- _Stored rows_
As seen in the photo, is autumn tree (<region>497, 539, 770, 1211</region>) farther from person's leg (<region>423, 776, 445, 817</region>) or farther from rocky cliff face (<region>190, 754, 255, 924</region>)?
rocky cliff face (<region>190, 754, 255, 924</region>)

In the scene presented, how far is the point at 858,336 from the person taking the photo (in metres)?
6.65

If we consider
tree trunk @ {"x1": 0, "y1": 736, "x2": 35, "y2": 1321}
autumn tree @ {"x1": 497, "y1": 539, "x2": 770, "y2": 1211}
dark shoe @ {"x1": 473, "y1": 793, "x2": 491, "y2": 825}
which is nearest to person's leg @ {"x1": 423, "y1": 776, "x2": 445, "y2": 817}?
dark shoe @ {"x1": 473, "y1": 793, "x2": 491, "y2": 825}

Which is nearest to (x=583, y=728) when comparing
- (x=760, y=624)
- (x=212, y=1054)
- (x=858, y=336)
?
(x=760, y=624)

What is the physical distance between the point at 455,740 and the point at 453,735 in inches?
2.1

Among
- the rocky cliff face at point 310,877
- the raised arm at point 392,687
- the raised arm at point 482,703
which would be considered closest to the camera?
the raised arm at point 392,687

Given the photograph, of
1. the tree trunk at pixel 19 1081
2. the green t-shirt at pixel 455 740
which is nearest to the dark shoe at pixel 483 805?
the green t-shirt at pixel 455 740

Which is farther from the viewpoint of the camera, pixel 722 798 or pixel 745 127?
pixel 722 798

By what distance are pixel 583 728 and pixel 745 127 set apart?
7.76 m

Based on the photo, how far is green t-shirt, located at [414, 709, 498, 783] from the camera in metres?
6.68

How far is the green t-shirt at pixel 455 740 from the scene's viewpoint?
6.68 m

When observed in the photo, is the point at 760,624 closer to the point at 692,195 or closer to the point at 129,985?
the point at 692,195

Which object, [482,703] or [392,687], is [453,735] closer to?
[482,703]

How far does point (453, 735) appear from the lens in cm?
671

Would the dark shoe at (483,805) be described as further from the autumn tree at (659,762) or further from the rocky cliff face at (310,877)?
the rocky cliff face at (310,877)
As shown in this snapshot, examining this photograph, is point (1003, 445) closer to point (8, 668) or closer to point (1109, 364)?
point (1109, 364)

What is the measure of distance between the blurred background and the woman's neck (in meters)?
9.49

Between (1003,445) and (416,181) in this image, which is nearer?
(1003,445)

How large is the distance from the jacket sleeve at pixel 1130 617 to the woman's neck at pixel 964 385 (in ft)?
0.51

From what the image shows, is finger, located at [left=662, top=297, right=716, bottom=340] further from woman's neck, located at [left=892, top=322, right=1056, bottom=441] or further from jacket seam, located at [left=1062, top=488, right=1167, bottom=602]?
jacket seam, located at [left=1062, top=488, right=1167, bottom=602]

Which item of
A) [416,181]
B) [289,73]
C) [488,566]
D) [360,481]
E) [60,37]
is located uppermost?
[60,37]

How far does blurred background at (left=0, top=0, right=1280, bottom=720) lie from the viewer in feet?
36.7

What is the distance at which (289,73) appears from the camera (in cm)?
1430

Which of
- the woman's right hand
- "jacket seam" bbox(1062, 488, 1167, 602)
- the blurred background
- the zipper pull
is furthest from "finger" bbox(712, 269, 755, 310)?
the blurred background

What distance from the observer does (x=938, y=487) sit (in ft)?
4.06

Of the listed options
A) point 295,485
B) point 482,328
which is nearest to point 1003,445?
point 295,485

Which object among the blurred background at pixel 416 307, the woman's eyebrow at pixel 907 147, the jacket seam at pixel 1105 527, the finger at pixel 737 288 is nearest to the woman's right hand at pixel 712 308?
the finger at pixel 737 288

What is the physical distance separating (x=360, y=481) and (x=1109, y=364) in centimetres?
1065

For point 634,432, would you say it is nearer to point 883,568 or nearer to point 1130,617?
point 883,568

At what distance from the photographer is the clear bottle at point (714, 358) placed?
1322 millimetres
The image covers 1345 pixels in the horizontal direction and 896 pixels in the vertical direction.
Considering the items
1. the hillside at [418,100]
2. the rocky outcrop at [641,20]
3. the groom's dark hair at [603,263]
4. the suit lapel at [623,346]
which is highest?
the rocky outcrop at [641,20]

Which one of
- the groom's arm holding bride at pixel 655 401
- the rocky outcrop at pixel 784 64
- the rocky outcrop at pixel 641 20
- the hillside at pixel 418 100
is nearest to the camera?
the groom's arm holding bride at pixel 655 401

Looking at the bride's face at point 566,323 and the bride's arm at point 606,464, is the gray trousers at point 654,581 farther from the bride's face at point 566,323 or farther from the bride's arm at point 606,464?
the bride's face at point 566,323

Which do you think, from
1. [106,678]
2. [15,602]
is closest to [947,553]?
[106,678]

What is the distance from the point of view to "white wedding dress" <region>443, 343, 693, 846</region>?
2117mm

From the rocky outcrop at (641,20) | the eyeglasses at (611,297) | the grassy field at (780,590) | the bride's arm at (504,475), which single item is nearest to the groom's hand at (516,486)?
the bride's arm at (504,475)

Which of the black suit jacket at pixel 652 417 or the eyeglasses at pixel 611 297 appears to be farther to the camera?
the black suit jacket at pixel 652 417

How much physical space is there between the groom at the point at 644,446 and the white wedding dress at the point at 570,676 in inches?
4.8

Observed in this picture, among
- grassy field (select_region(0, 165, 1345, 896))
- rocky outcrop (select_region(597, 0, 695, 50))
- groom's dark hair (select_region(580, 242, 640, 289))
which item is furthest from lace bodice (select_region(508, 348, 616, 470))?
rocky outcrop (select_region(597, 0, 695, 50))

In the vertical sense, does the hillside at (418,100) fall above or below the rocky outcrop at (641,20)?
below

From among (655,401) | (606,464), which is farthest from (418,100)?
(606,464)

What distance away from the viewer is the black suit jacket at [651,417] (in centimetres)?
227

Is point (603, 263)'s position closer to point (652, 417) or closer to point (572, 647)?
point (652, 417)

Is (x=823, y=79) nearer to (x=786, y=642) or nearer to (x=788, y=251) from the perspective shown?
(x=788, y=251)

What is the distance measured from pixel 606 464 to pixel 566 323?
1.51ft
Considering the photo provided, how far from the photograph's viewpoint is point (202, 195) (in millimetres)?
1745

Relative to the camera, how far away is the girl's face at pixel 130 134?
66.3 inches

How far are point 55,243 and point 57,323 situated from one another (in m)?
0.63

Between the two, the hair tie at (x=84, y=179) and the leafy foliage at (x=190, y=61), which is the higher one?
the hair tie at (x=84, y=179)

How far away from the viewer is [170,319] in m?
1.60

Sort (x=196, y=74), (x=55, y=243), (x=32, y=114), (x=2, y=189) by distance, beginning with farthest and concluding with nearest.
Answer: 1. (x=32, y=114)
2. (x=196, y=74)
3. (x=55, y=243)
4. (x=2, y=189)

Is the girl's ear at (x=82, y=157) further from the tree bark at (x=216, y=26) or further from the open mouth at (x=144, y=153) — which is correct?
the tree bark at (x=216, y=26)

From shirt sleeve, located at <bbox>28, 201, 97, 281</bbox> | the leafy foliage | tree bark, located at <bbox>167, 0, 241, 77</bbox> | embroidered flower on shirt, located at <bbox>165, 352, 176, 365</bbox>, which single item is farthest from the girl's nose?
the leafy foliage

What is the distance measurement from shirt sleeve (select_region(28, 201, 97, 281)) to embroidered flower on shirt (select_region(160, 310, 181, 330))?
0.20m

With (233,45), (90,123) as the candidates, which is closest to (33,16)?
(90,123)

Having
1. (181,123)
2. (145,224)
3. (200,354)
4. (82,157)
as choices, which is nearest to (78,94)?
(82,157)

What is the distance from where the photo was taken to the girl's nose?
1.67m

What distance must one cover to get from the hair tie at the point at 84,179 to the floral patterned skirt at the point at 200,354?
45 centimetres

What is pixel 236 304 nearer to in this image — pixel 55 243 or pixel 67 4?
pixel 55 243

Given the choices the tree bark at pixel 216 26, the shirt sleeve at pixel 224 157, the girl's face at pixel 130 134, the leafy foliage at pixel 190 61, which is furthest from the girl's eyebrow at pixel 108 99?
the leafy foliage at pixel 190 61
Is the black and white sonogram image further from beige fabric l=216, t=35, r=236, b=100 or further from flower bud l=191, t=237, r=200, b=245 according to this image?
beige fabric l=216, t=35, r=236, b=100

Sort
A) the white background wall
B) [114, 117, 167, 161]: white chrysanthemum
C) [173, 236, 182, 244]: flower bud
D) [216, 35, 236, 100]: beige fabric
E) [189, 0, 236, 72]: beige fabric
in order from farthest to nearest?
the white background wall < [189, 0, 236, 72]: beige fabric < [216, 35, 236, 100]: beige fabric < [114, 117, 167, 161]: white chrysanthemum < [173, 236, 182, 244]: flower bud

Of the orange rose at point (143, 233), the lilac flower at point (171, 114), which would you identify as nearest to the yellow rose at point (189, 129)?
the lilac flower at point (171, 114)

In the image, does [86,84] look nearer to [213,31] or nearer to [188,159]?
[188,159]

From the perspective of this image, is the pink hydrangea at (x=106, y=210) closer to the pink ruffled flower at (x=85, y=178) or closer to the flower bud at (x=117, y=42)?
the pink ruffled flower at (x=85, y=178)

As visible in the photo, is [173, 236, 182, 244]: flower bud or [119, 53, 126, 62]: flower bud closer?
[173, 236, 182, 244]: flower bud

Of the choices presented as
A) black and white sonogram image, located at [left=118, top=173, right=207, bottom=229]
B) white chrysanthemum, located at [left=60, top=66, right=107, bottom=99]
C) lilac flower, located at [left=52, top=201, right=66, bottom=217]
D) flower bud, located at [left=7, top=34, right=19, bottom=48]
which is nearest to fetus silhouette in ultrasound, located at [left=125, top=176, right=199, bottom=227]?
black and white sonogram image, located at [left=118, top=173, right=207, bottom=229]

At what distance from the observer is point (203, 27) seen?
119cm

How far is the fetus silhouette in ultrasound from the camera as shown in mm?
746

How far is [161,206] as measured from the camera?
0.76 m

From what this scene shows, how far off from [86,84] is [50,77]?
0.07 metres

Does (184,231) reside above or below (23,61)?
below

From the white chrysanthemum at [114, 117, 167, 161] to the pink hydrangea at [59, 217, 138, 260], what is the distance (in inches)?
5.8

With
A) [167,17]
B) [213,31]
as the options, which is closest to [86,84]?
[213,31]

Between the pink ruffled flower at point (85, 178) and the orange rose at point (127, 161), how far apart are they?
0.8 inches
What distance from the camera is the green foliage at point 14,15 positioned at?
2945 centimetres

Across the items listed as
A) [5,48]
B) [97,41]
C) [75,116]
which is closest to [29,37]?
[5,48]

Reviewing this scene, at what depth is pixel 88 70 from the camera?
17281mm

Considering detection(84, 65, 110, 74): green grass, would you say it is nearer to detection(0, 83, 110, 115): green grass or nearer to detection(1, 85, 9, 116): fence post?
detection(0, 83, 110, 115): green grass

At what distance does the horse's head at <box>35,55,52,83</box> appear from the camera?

- _Task directions_
Rewrite the records from the line with "As visible in" up to and including the last line of the records, swapping "camera" for "lens" and leaving everything else unchanged.

- _Answer in full_
As visible in the photo, is [173, 236, 182, 244]: flower bud or [119, 53, 126, 62]: flower bud closer?
[173, 236, 182, 244]: flower bud

Of the choices presented as
A) black and white sonogram image, located at [left=118, top=173, right=207, bottom=229]
B) white chrysanthemum, located at [left=60, top=66, right=107, bottom=99]
C) lilac flower, located at [left=52, top=201, right=66, bottom=217]
D) flower bud, located at [left=7, top=34, right=19, bottom=48]
which is nearest to fetus silhouette in ultrasound, located at [left=125, top=176, right=199, bottom=227]?
black and white sonogram image, located at [left=118, top=173, right=207, bottom=229]

At what distance from the observer is point (203, 27) seen?
119cm

How far is the fetus silhouette in ultrasound from the lens as shown in mm?
746

How far is [161,206] as measured from the lens?
0.76 m

From what this scene shows, how far off from [86,84] is [50,77]?
0.07 metres

Does (184,231) reside above or below (23,61)?
below

From the white chrysanthemum at [114, 117, 167, 161] to the pink hydrangea at [59, 217, 138, 260], what is the distance (in inches)?
5.8

With
A) [167,17]
B) [213,31]
as the options, which is closest to [86,84]?
[213,31]

Between the pink ruffled flower at point (85, 178) and the orange rose at point (127, 161), how far apart are they?
0.8 inches
What distance from the lens is the green foliage at point 14,15 positioned at?
2945 centimetres

Across the items listed as
A) [5,48]
B) [97,41]
C) [75,116]
which is closest to [29,37]?
[5,48]

Reviewing this scene, at what depth is pixel 88 70 from the lens?
17281mm

Considering detection(84, 65, 110, 74): green grass, would you say it is nearer to detection(0, 83, 110, 115): green grass or nearer to detection(1, 85, 9, 116): fence post?
detection(0, 83, 110, 115): green grass

At what distance does the horse's head at <box>35,55,52,83</box> appear from the lens?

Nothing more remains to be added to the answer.